Ryad Kramidi | AFP | Getty Images
Participants attend the opening session of the 15th International Energy Forum in Algiers on September 27, 2016.
In late November, OPEC members pledged to cut production by 1.2 million barrels per day – for the first time in eight years. In early December, some non-OPEC countries, such as Russia, joined their efforts and promised to cut output by 600,000 barrels per day.
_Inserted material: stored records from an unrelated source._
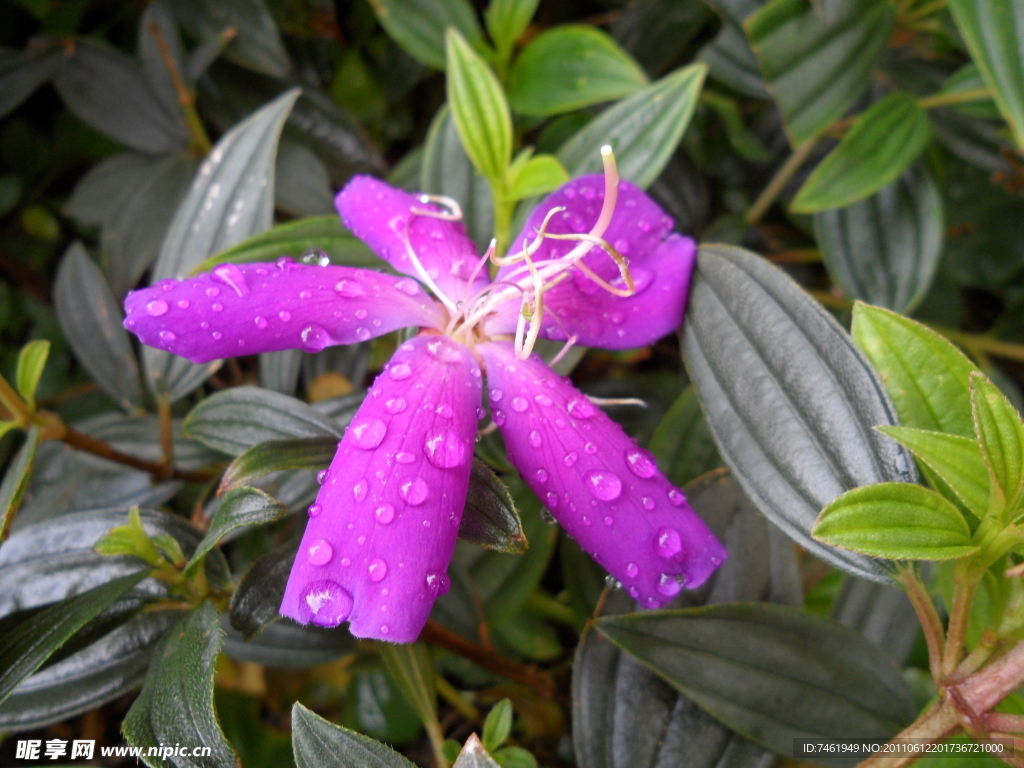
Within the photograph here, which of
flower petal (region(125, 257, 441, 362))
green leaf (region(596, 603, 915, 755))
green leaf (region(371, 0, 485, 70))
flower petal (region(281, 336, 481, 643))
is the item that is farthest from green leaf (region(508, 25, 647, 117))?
green leaf (region(596, 603, 915, 755))

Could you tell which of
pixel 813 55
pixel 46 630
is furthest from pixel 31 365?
pixel 813 55

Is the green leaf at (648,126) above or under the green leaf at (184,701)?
above

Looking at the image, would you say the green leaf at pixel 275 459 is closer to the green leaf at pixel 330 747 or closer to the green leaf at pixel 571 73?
the green leaf at pixel 330 747

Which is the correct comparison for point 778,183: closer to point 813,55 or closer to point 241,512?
point 813,55

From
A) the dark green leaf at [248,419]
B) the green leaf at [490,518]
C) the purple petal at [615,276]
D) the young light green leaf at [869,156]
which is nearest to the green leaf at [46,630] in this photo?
the dark green leaf at [248,419]

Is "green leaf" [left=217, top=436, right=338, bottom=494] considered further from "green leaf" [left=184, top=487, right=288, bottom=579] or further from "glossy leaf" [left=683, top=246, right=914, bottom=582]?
"glossy leaf" [left=683, top=246, right=914, bottom=582]
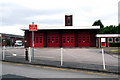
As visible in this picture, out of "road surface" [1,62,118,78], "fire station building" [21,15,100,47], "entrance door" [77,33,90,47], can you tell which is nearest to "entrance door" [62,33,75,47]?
"fire station building" [21,15,100,47]

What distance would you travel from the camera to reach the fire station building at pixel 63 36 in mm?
33509

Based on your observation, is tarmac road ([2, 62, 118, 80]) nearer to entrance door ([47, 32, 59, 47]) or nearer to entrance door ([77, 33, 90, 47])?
entrance door ([77, 33, 90, 47])

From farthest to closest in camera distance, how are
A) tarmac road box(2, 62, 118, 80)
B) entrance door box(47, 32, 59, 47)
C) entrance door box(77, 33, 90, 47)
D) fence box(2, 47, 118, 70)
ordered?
entrance door box(47, 32, 59, 47) → entrance door box(77, 33, 90, 47) → fence box(2, 47, 118, 70) → tarmac road box(2, 62, 118, 80)

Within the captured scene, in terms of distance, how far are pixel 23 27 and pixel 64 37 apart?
10226 mm

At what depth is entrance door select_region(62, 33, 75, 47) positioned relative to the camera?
112 feet

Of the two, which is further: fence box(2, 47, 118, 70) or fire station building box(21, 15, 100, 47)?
fire station building box(21, 15, 100, 47)

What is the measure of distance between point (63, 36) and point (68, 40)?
1571 millimetres

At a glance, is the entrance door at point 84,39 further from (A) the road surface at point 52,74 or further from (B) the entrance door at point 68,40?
(A) the road surface at point 52,74

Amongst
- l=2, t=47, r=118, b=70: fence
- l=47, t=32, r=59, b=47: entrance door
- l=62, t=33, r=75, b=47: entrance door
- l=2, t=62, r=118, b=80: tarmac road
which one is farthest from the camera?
l=47, t=32, r=59, b=47: entrance door

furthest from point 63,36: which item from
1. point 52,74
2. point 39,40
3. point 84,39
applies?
point 52,74

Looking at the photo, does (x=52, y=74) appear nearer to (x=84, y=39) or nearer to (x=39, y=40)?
(x=84, y=39)

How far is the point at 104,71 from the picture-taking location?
7.20m

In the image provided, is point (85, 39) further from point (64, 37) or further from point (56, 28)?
point (56, 28)

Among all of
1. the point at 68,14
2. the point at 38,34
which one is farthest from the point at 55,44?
the point at 68,14
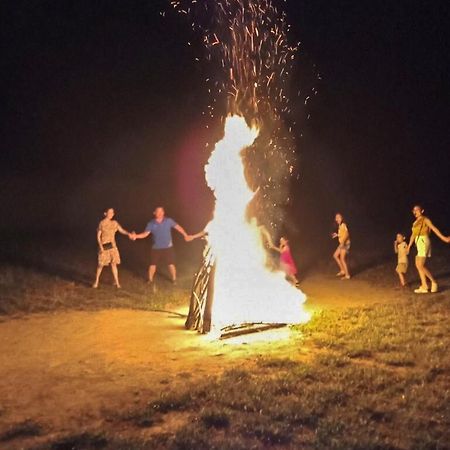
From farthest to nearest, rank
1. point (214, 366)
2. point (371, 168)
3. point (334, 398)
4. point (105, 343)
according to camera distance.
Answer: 1. point (371, 168)
2. point (105, 343)
3. point (214, 366)
4. point (334, 398)

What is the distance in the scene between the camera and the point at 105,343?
325 inches

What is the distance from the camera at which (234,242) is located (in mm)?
9648

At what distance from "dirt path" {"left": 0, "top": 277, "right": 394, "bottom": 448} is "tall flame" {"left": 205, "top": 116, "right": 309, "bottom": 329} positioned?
946mm

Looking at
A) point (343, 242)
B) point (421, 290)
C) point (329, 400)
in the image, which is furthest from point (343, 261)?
point (329, 400)

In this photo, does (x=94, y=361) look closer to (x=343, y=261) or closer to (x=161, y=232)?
(x=161, y=232)

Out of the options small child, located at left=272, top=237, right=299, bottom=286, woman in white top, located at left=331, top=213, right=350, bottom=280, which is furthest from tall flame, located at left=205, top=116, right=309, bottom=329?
woman in white top, located at left=331, top=213, right=350, bottom=280

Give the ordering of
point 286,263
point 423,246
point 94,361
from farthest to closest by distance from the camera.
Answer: point 286,263 < point 423,246 < point 94,361

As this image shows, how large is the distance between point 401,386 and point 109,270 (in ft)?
35.3

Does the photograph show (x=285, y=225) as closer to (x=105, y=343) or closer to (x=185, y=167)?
(x=185, y=167)

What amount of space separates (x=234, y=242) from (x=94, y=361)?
3.23 meters

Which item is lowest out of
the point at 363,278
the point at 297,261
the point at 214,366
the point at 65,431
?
the point at 65,431

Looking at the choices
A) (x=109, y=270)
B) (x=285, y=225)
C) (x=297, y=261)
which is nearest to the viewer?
(x=109, y=270)

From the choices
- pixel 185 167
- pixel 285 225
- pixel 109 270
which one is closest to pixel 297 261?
pixel 109 270

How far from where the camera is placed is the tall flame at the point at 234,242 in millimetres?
9500
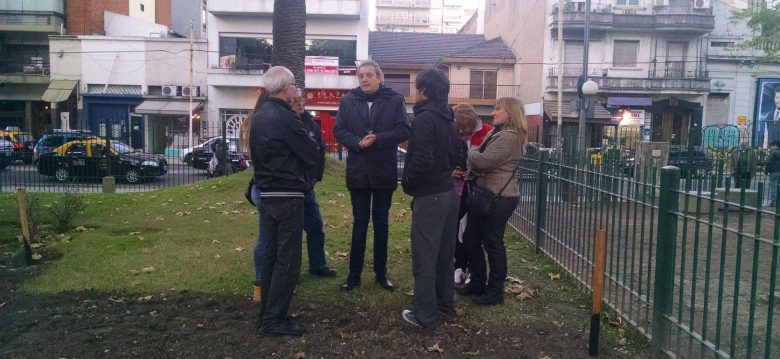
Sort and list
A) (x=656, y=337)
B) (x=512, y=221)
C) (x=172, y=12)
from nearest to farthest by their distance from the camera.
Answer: (x=656, y=337) → (x=512, y=221) → (x=172, y=12)

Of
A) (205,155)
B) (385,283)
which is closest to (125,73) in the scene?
(205,155)

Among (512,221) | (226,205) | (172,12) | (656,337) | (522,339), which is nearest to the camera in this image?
(656,337)

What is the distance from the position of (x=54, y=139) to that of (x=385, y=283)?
48.4ft

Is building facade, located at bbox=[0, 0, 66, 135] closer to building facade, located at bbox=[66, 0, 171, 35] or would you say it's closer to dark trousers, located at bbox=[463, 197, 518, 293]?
building facade, located at bbox=[66, 0, 171, 35]

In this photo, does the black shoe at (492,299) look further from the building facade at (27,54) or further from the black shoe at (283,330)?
the building facade at (27,54)

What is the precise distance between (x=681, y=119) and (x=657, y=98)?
2281mm

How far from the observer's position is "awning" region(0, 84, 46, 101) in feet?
123

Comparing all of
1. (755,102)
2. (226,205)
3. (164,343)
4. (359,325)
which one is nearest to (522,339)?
(359,325)

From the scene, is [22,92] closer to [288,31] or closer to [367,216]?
[288,31]

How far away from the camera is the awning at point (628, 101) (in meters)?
35.6

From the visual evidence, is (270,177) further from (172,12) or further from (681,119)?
(172,12)

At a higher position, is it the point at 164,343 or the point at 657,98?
the point at 657,98

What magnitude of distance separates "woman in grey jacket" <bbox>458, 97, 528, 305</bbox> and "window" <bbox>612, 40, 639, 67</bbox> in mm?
33375

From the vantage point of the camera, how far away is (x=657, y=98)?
118ft
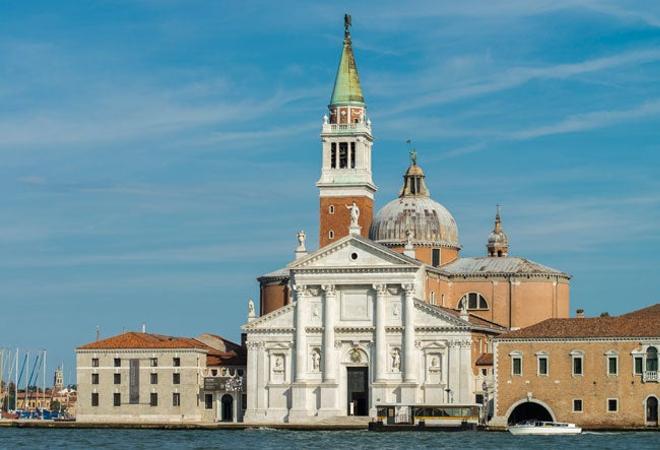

Their aim is to lift oil prices.
“OPEC production cuts will help alleviate the current oversupply, allowing recent price gains to be sustained, and possibly providing momentum for even higher prices,” Thomas Watters, global ratings credit analyst at Standard and Poor’s, said last week in a note.
“But, as higher prices kick in, shale production would likely quickly ramp up, effectively capping oil prices above $60,” he added.
So far, Venezuela, an OPEC-member, has already confirmed that it will cut production by 95 000 barrels a day as of January 1. Given its economic struggles, implementing the deal is in its interest.
But according to Dryden from JP Morgan, the U.S. dollar is likely to strengthen in 2017 which could force countries, like Venezuela to keep production at present levels.
“A stronger dollar puts pressure (on financial balance sheets for some countries, like Venezuela),” Dryden said.
A stronger dollar means that some countries will be more indebted and thus forced to produce more oil to offset the impact on their balance sheets.